WHAT THE EXERCISE ASKS:
Pull from the data below each line where the word "have" occurs, and copy it.

[Dataset entries]
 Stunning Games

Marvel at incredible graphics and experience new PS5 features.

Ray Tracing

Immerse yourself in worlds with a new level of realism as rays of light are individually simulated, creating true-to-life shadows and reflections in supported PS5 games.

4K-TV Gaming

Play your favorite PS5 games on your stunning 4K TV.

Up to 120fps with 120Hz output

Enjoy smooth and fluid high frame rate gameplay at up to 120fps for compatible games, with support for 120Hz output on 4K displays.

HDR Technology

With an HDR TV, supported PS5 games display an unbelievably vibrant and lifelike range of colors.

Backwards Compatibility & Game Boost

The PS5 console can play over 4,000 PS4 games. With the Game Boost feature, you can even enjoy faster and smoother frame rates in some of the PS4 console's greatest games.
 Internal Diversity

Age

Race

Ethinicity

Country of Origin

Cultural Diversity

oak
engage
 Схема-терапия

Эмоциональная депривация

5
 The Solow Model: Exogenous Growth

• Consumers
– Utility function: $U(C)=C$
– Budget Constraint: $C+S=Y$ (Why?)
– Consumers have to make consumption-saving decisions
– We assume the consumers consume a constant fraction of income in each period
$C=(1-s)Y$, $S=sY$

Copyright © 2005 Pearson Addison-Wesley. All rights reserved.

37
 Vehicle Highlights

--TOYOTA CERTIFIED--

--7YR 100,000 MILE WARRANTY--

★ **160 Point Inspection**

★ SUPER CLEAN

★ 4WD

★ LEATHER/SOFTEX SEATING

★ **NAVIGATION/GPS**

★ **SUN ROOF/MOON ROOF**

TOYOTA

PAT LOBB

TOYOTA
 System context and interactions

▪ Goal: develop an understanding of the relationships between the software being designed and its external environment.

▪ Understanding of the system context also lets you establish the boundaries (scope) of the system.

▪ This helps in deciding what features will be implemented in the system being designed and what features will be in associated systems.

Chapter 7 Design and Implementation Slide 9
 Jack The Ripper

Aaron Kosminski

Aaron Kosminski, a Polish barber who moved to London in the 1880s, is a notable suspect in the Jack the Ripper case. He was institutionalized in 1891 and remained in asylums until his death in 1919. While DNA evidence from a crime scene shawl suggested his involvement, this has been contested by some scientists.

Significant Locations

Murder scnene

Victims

--

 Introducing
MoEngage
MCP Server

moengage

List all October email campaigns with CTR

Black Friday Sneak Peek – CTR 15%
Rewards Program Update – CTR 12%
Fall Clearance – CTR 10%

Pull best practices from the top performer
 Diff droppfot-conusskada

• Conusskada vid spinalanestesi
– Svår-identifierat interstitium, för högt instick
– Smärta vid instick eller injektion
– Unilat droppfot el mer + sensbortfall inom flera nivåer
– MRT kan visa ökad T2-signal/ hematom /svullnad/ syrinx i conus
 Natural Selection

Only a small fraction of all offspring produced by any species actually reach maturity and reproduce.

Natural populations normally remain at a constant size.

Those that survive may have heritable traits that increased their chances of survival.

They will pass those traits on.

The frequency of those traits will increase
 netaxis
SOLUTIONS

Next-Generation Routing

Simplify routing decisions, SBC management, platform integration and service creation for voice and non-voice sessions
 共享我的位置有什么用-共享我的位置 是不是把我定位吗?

PROBLEM SOLUTION:
– Consumers have to make consumption-saving decisions
Those that survive may have heritable traits that increased their chances of survival.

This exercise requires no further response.